As his team’s leader relaxes with the morning dailies down by the sign-on, how are BMC feeling about the race now?

“Well, I wouldn’t say we are either confident or wary, somewhere in between. When you get too far in either direction, that’s when you start to have difficulties. Phase 1 of the Tour is over today, but it’s still a long way to Paris. This is a good team for Cadel, and all the guys love the job they are doing.”

When you’ve got a team that includes the Tour experience that these legs have, you can probably afford yourself the belief that out on the road George Hincapie has things pretty well under control.

Mark Cavendish is tucked in, half-hidden by the curtain at the bottom of the HTC-Highroad team’s bus, shooting the breeze with leadout man Mark Renshaw and another very familiar face.

When he turns to look at me, it’s instant confirmation of my hunch.

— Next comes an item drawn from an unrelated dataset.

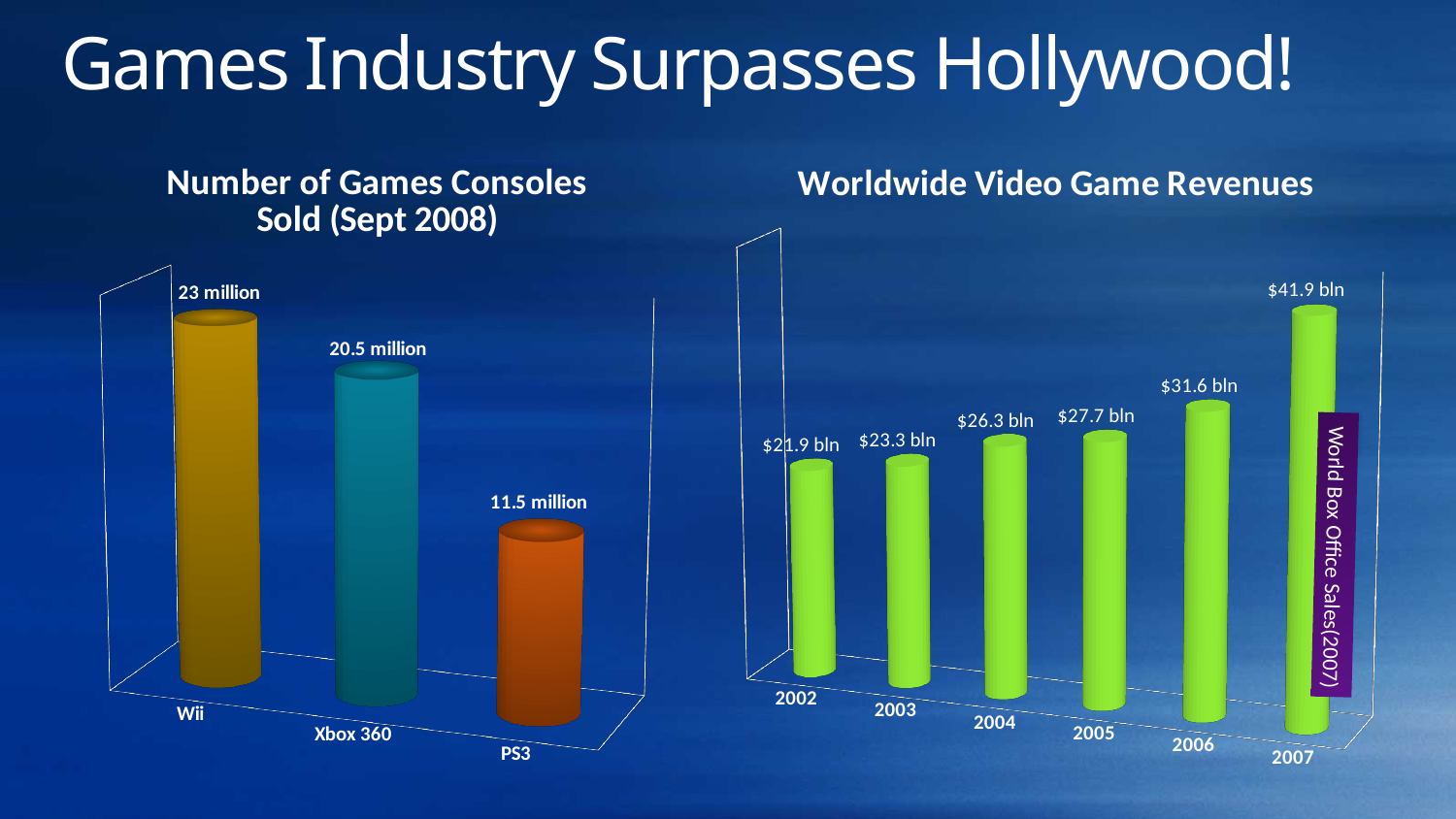
In the 'Worldwide Video Game Revenues' chart, do revenues rise or fall from 2002 to 2007? rise In the 'Number of Games Consoles Sold (Sept 2008)' chart, how many consoles were sold for the Wii? 23 million In the 'Number of Games Consoles Sold (Sept 2008)' chart, which console has the lowest number sold? PS3 In the 'Worldwide Video Game Revenues' chart, what is the difference between the 2007 and 2006 revenues? $10.3 bln In the 'Number of Games Consoles Sold (Sept 2008)' chart, what is the value for the PS3? 11.5 million What kind of chart is the 'Worldwide Video Game Revenues' chart? bar chart In the 'Number of Games Consoles Sold (Sept 2008)' chart, what is the difference between the Wii and Xbox 360 values? 2.5 million In the 'Worldwide Video Game Revenues' chart, which year has the lowest revenue? 2002 In the 'Worldwide Video Game Revenues' chart, what is the revenue for 2005? $27.7 bln In the 'Worldwide Video Game Revenues' chart, what is the revenue for 2007? $41.9 bln In the 'Number of Games Consoles Sold (Sept 2008)' chart, which console has the highest number sold? Wii In the 'Number of Games Consoles Sold (Sept 2008)' chart, how many consoles are shown? 3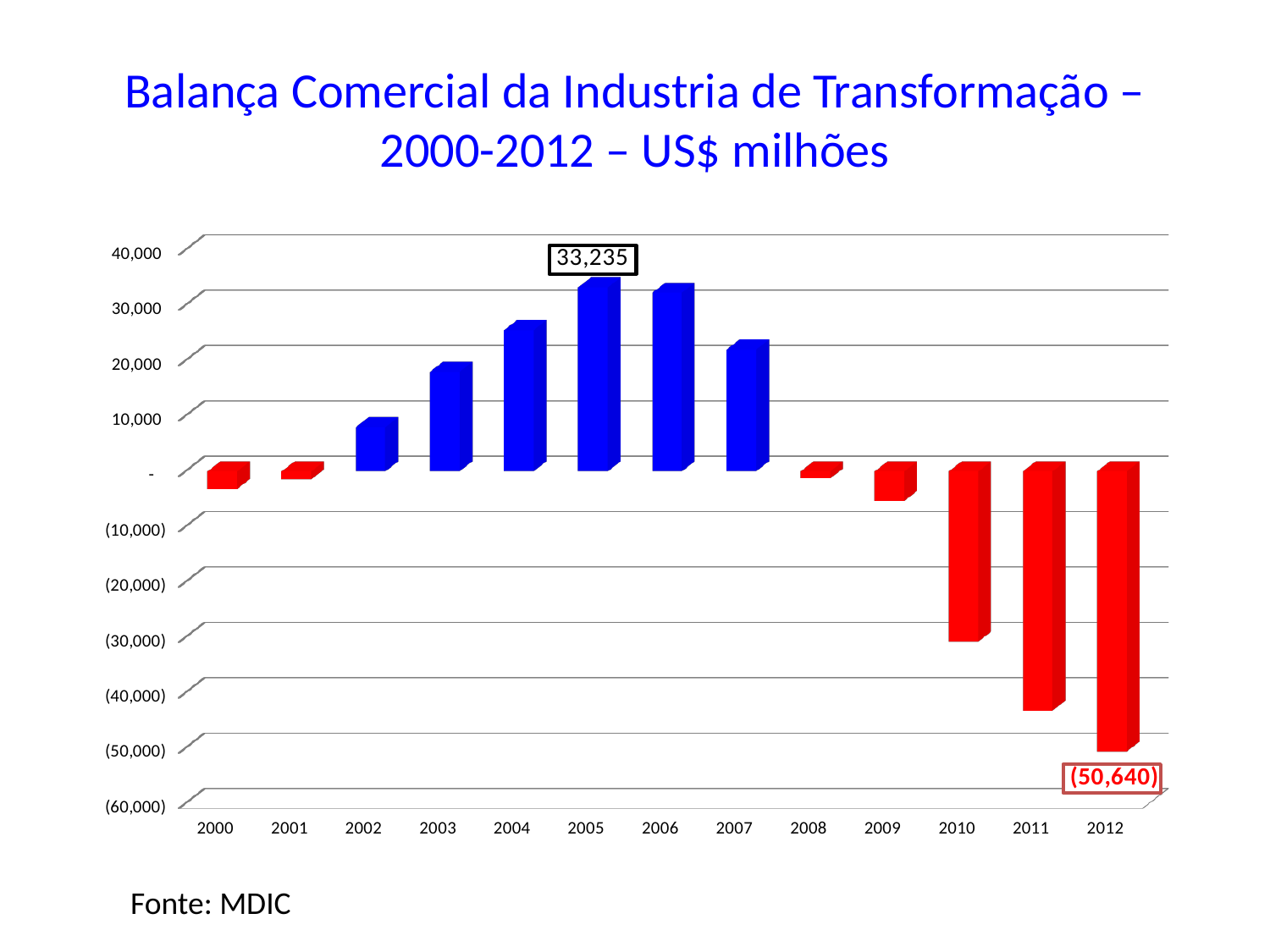
Which year has the highest value? 2005 What is the value for 2012? (50,640) Do the values rise or fall from 2005 to 2012? fall How many years are shown on the x axis? 13 Is the value for 2004 greater or less than 20,000? greater Is the value for 2010 greater or less than (20,000)? less What kind of chart is this? bar chart What is the value for 2005? 33,235 What is the difference between the value for 2005 and the value for 2012? 83,875 Which year has the lowest value? 2012 What colour are the bars with negative values? red Which year has the larger value, 2006 or 2007? 2006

Leading British fashion designer Jeff Banks, like his friend Sir Paul Smith, a massive cycling nut, is visiting the race.

“I’ve been coming to the Tour for about ten years now. Six years ago, a bunch of us rode ten stages of the Tour … we set out and rode the full itinerary for the stages four days ahead of the race. I’ve ridden in the Alps and the Pyrenees, climbed the Galibier and the Telegraphe, and Mont Ventoux, so I have sympathy for what these riders are going through!”

Over at the SaxoBank bus, I interrupt Bjarne Riis as he’s halfway through eating a banana. He looks long and hard at my press credentials; I hear a very small pin drop in a soundproof box, in a soundproof basement in a soundproof room … far, far away. Bjarne finally nods an OK for my questions. “It’s a difficult stage but I don’t think we’ll see much from the big favourites.”

Does Wiggins’ absence alter the dynamic of the race in any way? “Not really for us, but for the sport and for the Tour it’s a pity that he is out. He was in good form.”

Just behind him, there’s a roar. Saxo are more or less the last team to leave for the start and suddenly Contador emerges from the bus to a huge cheer – no booing this time. “Allez, Alberto!”

The Spaniard looked pretty serene at the sign-in and shared a chat with the day’s stage winner Luis Leon Sanchez at the back of the massing peloton, as he waited for his helmet roadie to bring him a new lid before the off

Down at Place Saint-Paul, there’s a guy ahead of me, carrying his son’s (he insisted!) home-made autograph book – boxes drawn for each rider, teams in alphabetical order, and color-co-ordinated index tabs. He’d pretty much filled up the Europcar team page already so he’d obviously had a good day!

Lars Boom is busy stuffing his pockets from the Powerbar stall when we arrive, but Alexandr Kolobnev only has eyes for what a Team Sky soigneur is carrying to his car! He only had eyes for a very attractive blonde when he rolled towards the start-line, lingering for a good luck cuddle.

The stunning Saint Austremoine abbey is the perfect backdrop to the start of stage nine. The belltower is fifteenth century and has fantastic views across the city – apparently, as we didn’t get into it unfortunately.

The fans with the best views were busy pointing out who to photograph to their pals with long lens.

Swiss superstar Fabian Cancellara was being detained by the TV crews as his colleagues were being called forward to the line, but he was in no particular hurry to get going. I guess you’d always be confident of catching up if you were Cancellara!

And then they were gone. The flag dropped, the riders clicked in and pushed off, another stage begins. Another journey around France for us ends.

I hope you’ve enjoyed the words and pictures, and maybe saw a side of the Tour experience that you might not have known about before.

Ed Hood arrives on the rest day, so you can look forward to further adventures in the finest Pez tradition as he takes us through the mountains and all the way to Paris.